I see him at the window. He tentatively sticks his good leg out and, more carefully than I, climbs through the window frame. Peeta has a bit of a hard time walking down the slope because of his leg. I find myself standing up, thinking I might have to be the one to catch him, but he reaches me safely and we both sit down.

"Perfectly safe," I say with a dismissive wave. Peeta doesn't respond, he just looks at me. "What?" I ask, once his stare has started to make me feel uncomfortable. I would be lying if I said I wasn't still a little nervous around him. He never used to look at me like this.

"I worry about you," he says softly.

I surprise myself as much as him when I reach out and place a hand over his, which is resting on his knee. I keep my eyes locked on Peeta's as I say, "Don't." I'm not going to do anything foolish, I'm not that far gonenot anymore, at least.

He smiles just a little and says, "Can't help it." He glances away from me, toward the edge of the roof. "I do worry, Katniss. Whenever we're apart, I think about you and wonder what you might be doing."

It seems like it's hard for him to admit this, though I'm not sure why. We still spend most of our time apart. Peeta comes over for every meal, along with Sae, but other than that I spend all my time alone, and I assume he does too.

I decide to tell him about my idea and about the large box of parchment sheets that arrived from the Capitol yesterday. "I got the idea from the plant book," I say, and Peeta looks riveted as he watches me explain, "I was thinking we could make it a kind of tribute to all the things we should remember, about…the people who we won't see again. If you want to help, I thought maybe you could draw pictures of everyone I don't have a photo of."

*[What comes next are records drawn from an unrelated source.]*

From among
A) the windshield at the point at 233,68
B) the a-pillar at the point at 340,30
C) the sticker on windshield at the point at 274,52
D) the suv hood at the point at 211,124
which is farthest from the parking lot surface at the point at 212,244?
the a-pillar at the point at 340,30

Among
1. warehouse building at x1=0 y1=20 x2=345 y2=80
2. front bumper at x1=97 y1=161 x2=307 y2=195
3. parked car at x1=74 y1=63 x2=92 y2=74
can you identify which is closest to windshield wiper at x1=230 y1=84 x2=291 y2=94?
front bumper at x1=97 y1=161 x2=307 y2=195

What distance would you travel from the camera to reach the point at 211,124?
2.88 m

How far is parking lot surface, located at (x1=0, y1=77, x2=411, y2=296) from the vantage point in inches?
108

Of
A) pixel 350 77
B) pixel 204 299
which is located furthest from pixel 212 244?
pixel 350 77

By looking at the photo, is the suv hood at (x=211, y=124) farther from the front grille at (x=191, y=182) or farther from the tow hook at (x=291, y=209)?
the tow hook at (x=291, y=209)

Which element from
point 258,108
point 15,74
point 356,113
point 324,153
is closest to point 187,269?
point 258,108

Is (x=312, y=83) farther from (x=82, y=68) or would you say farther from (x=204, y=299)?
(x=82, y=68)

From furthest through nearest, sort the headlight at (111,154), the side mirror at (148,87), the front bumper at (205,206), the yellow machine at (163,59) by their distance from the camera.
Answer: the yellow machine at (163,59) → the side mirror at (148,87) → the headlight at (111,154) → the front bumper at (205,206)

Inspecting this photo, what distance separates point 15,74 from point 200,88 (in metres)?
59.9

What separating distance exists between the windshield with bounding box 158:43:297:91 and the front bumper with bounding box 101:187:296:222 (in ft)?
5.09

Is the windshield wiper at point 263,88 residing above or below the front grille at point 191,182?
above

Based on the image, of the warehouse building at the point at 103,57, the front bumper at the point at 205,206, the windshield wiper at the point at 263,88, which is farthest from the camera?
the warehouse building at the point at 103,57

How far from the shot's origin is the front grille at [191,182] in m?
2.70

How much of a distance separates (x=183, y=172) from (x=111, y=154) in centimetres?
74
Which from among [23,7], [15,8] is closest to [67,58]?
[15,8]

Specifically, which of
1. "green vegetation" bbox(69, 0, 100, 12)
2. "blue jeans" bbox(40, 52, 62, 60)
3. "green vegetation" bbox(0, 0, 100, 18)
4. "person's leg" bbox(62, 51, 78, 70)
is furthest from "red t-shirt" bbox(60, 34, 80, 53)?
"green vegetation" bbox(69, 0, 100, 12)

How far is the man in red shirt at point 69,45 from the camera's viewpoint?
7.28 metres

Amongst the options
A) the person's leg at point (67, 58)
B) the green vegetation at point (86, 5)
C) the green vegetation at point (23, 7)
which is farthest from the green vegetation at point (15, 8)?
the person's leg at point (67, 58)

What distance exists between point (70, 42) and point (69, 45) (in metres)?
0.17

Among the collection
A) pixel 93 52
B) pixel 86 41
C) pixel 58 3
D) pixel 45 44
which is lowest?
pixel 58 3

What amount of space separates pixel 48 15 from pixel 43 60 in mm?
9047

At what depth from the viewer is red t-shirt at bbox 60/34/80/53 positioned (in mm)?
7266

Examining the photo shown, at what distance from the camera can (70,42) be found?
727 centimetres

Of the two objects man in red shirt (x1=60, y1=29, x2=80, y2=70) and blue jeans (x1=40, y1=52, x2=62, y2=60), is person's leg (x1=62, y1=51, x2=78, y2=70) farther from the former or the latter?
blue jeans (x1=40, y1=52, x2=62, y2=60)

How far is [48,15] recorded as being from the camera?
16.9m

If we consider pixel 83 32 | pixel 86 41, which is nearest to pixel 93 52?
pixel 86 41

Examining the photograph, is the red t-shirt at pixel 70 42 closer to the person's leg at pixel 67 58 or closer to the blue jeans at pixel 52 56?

When I feel his hands take both of mine in his larger and warmer ones, I realize that my eyes are watering and my voice had started to shake. I lick my dry lips as the tears start to overflow.

"I would love to work on that with you," he says softly, and with a smile. "It's a great idea."

I nod and swallow hard, pulling a hand away from his in order to wipe the tears off my face. I press my lips together tightly and look away from Peeta. I want him to hug me, but he doesn't.